BM’nin çevre savunucuları özel raportörü Michel Forst, Avrupa ülkelerinin barışçıl protestolara yönelik baskıya ve protestocuları kriminalize etmeye son vermesi gerektiğini ifade ederken, ülkeleri küresel ısınmayı 1,5 dereceyle sınırlamak adına Paris Anlaşması kapsamında emisyonları hızla azaltma çağrısı yaptı.
Birleşik Krallık, Almanya, Danimarka, Hollanda, İspanya ve Portekiz’de bir yıl boyunca yapılan araştırmanın ardından Michel Forst, barışçıl çevre aktivistlerinin maruz kaldığı baskının demokrasi ve insan hakları için büyük bir tehdit olduğunu söyledi.
İncelenen ulusların tümü, barışçıl çevre protestolarının halkın karar alma sürecine katılma hakkının meşru bir kullanımı olduğunu ve buna katılanların korunması gerektiğini belirten Aarhus sözleşmesine taraf.

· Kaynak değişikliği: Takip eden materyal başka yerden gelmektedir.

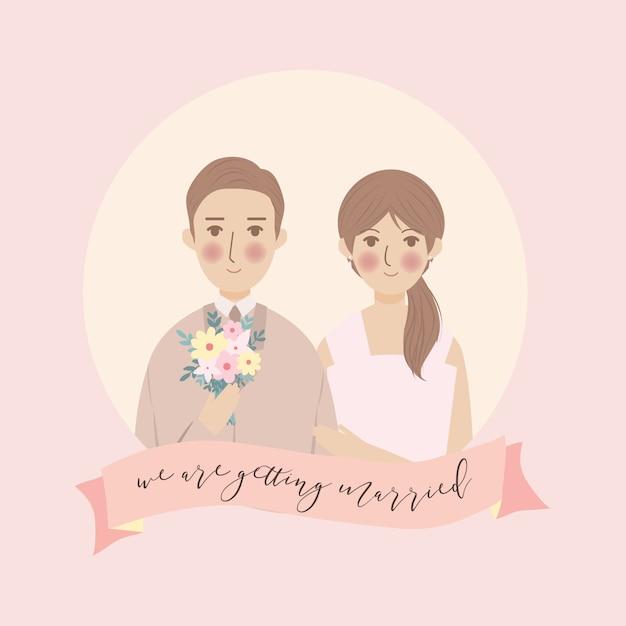 Eenvoudige leuke bruidspaar portret illustratie, sparen de datum bruiloft uitnodiging met roze achtergrond Premium Vector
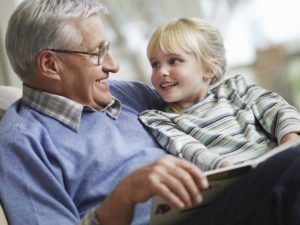 Senior Care Manhasset NY - Explaining Alzheimer's Disease to Your Children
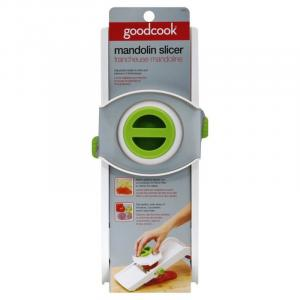 Good Cook Mandolin Slicer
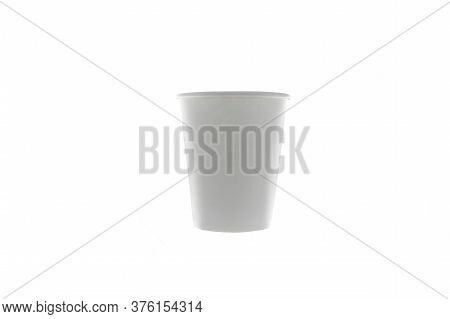 White Disposable Paper Cup For Drinks At Isolated Background, Coffee To Go, Delivery, Take Away, Res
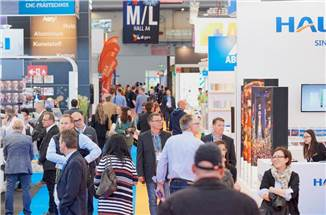 Fespa hails easing of travel restrictions in the Netherlands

Buna karşın Forst, Avrupa genelinde barışçıl çevresel protestoların baskılandığını söyledi ve ekledi: “Toplu olarak karşı karşıya olduğumuz ve bilim insanlarının onlarca yıldır belgelediği çevresel acil durum, alarmı veren ve eylem talep edenlerin suçlanması halinde ele alınamaz. Bu noktada barışçıl çevre aktivizmine ve sivil itaatsizliğe verilecek tek meşru yanıt, çevre savunucularının söyleyeceklerini dinlemenin hepimiz için ne kadar önemli olduğunun farkına varılması.”

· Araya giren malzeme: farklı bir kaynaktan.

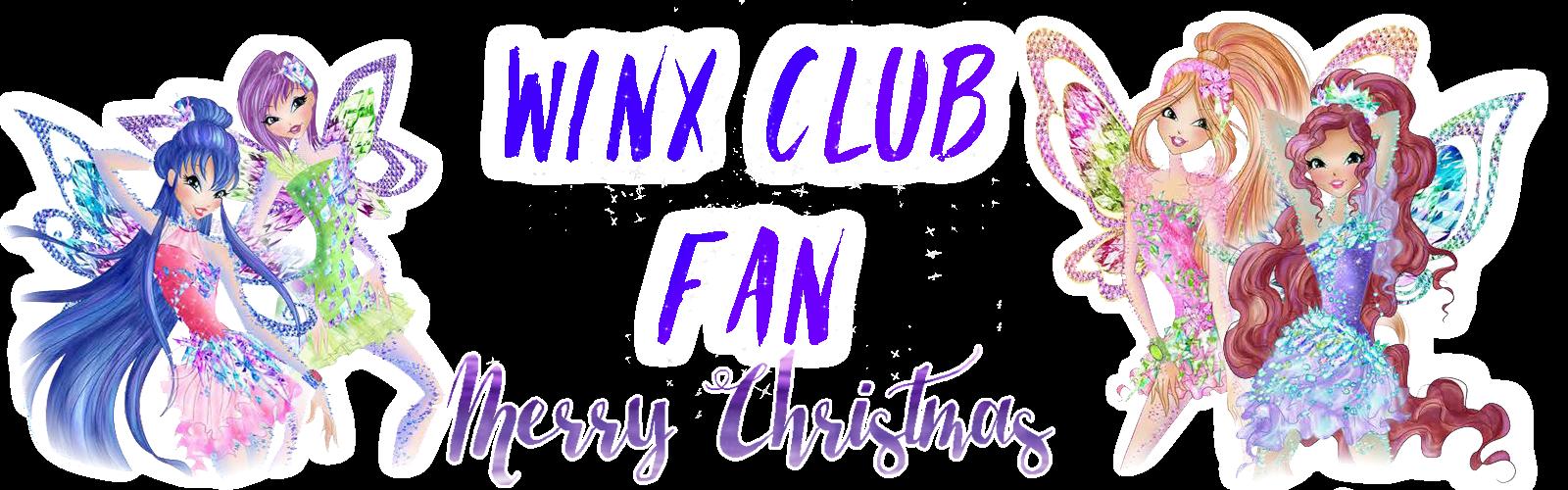 Winx Club Fan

Ülkeler, Paris Anlaşması hedeflerini karşılamak için acilen emisyonları azaltmalı, 2030’a kadar tüm bozulmuş ekosistemlerin %30’unu yenilemek için harekete geçmeli ve hava kirliliğinden kaynaklanan ölümleri ve hastalıkları önemli ölçüde azaltmak için çalışmalı.
Forst, Avrupa ülkelerinin acil olarak harekete geçmemesi durumunda daha fazla protestoya yol açacağını belirtti: “Hükümetler bilim insanlarının açık ve acil önerilerine doğrudan karşı gelen kararlar almaya devam ediyor.”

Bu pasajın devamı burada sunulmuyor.